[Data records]
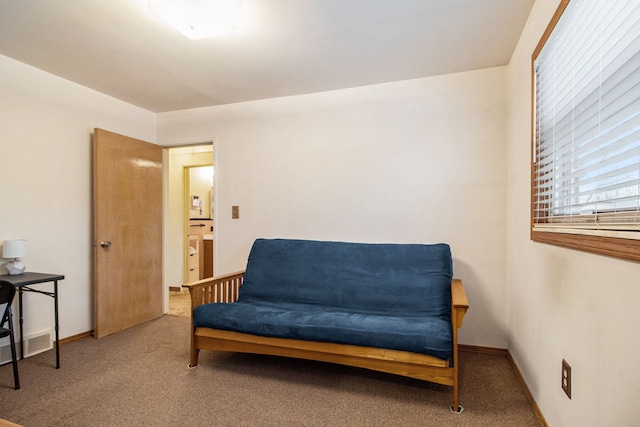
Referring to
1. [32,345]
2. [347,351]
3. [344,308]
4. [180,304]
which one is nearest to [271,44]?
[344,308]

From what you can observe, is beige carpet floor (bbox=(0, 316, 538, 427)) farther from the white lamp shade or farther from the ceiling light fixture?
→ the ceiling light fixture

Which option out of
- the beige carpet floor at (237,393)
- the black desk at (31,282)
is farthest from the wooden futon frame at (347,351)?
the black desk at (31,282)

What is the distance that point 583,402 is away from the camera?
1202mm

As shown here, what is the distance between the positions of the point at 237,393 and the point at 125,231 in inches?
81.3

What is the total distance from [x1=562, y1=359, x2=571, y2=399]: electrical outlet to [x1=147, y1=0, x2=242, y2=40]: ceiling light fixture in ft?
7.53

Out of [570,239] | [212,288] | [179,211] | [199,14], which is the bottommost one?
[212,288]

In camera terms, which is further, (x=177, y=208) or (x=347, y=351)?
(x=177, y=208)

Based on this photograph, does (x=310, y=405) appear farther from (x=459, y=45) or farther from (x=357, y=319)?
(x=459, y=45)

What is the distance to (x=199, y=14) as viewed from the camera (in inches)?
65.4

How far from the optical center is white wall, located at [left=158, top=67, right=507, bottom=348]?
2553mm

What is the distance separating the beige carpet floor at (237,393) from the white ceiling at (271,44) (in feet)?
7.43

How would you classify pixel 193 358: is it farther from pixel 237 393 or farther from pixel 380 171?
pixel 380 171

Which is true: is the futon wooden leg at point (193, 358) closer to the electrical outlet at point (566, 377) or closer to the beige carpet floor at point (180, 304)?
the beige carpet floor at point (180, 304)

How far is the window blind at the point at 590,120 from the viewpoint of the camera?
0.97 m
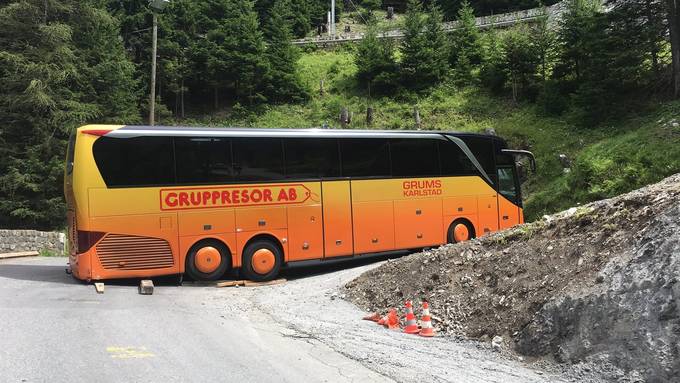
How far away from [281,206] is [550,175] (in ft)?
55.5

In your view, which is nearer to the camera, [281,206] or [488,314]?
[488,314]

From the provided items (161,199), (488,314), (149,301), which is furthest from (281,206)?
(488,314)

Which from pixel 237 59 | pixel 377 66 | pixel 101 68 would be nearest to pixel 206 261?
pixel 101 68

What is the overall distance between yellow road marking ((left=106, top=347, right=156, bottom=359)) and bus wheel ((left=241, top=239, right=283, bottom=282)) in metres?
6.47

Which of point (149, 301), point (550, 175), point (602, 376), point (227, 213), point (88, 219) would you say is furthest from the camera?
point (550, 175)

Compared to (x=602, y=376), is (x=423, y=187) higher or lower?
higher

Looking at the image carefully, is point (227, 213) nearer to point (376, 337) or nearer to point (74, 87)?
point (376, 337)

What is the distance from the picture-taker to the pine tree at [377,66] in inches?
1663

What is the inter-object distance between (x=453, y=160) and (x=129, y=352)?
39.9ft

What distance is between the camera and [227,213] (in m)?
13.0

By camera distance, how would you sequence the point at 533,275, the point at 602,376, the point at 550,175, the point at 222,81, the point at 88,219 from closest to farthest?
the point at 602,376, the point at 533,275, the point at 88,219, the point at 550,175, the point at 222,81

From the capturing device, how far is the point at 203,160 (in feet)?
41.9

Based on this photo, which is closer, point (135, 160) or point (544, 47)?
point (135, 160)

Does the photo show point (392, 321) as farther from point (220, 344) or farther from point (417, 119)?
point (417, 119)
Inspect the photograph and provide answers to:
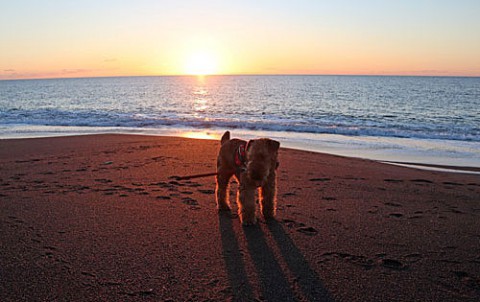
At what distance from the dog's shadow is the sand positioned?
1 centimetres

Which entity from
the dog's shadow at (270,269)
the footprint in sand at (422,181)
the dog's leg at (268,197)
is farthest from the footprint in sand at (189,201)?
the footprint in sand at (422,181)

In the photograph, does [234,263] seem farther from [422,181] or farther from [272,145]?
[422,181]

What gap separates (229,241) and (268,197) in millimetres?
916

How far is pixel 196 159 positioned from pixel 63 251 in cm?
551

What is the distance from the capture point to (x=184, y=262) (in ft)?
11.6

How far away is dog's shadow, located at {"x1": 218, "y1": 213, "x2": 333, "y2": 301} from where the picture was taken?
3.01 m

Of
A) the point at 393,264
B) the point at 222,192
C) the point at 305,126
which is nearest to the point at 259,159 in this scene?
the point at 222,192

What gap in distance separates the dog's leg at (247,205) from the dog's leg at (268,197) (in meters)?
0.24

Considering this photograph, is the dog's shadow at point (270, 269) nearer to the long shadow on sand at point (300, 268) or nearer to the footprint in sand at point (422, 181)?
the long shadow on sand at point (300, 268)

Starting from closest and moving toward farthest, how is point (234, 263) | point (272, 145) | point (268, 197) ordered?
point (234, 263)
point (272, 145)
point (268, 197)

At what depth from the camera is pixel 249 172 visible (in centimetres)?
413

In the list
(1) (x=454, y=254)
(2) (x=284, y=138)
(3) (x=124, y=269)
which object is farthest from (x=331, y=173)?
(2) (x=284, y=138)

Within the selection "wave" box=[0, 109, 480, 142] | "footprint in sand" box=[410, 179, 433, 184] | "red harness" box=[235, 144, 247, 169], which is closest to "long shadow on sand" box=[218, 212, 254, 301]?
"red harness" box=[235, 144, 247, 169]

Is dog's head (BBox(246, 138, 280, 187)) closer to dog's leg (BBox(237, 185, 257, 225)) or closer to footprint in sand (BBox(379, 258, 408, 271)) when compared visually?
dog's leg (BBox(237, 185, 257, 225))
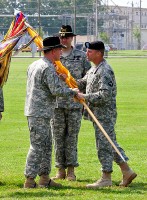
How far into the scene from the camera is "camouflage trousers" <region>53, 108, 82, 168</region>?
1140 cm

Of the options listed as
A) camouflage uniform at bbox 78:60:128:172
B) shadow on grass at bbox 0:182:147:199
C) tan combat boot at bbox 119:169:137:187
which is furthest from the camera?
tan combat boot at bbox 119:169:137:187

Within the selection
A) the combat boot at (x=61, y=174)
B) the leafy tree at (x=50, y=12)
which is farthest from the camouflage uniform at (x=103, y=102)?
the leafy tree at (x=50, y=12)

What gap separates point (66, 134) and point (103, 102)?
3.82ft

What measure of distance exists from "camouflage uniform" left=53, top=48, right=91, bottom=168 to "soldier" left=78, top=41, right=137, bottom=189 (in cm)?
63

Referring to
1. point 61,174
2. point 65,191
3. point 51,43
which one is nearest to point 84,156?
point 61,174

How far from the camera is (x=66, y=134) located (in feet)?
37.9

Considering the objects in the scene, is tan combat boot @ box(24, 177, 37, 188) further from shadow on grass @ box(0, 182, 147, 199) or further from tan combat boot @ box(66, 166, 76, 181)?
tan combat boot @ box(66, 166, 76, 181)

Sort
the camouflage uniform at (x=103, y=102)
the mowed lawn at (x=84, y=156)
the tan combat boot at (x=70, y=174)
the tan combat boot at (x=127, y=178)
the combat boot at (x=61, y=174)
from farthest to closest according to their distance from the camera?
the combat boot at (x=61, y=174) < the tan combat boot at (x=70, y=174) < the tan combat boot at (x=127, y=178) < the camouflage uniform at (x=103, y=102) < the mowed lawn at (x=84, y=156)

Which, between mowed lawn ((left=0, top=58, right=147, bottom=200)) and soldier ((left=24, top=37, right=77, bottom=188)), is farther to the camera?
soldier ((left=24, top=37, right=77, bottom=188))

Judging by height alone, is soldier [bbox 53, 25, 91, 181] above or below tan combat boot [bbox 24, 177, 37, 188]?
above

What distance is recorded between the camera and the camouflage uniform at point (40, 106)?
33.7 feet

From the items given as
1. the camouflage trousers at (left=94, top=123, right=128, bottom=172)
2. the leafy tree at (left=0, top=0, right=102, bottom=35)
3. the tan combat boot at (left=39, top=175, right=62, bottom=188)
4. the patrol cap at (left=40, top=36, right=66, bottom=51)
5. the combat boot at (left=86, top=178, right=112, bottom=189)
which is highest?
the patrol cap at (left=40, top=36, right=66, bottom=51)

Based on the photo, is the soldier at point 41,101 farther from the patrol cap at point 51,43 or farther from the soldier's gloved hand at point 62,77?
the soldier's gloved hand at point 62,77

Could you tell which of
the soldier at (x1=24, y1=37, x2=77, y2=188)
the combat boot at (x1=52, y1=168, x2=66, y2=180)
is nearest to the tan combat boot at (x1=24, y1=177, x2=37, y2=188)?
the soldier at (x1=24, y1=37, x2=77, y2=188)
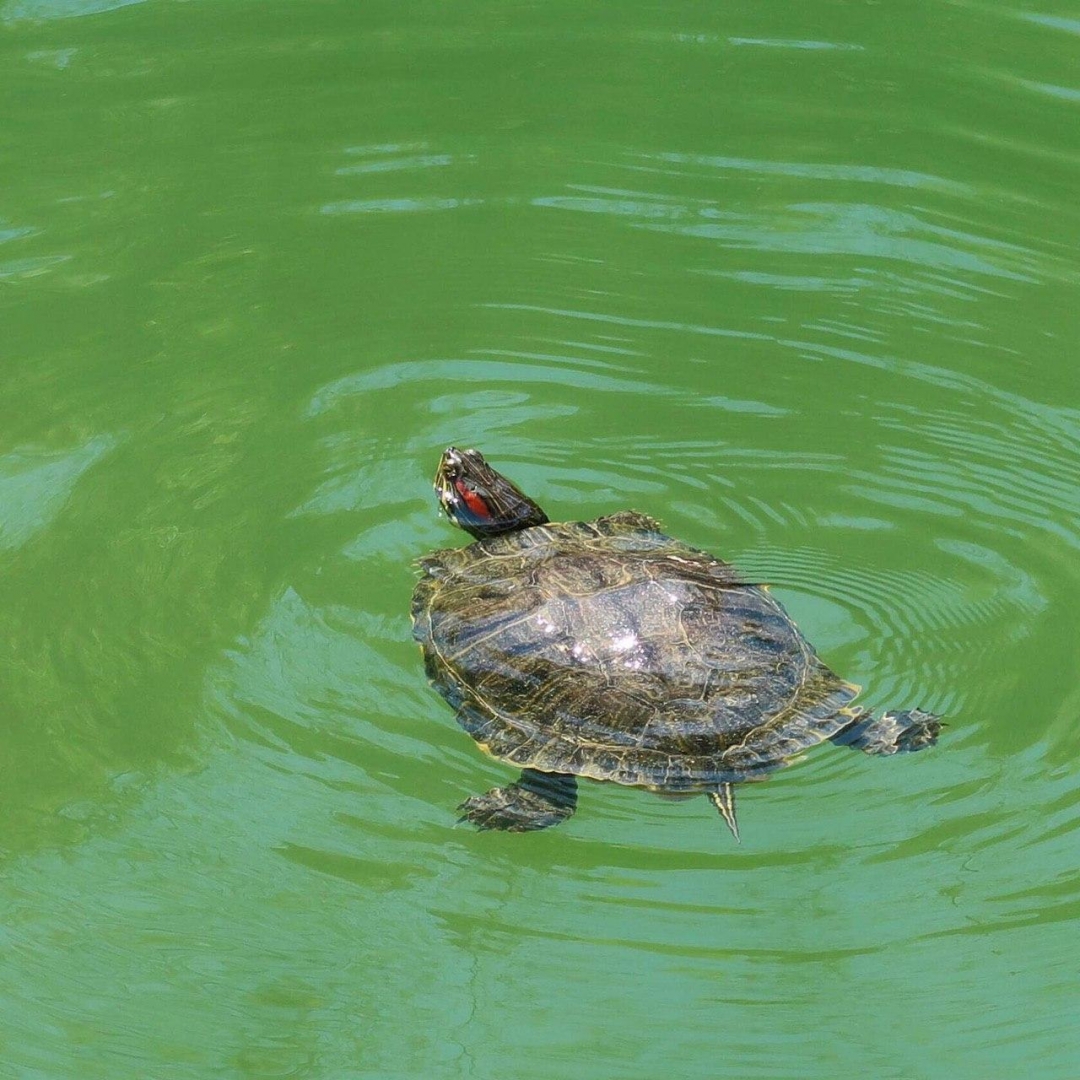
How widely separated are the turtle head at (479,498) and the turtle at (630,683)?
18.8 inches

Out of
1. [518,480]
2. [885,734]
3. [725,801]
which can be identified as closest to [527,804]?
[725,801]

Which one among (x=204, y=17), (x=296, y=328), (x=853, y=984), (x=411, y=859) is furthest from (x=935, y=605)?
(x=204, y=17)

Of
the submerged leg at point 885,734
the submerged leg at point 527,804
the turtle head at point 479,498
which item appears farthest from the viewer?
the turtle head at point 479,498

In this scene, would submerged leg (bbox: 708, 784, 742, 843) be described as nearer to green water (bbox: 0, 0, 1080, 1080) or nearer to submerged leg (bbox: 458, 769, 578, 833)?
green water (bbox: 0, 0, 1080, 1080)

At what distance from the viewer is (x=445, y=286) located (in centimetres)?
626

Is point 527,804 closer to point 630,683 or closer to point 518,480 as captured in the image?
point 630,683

To be done:
Return the lines from the one containing "Is point 527,804" through the end of the rows, word for word.

Solution to the exercise:
Is point 527,804 closer to point 630,683 or closer to point 518,480 as captured in the image?
point 630,683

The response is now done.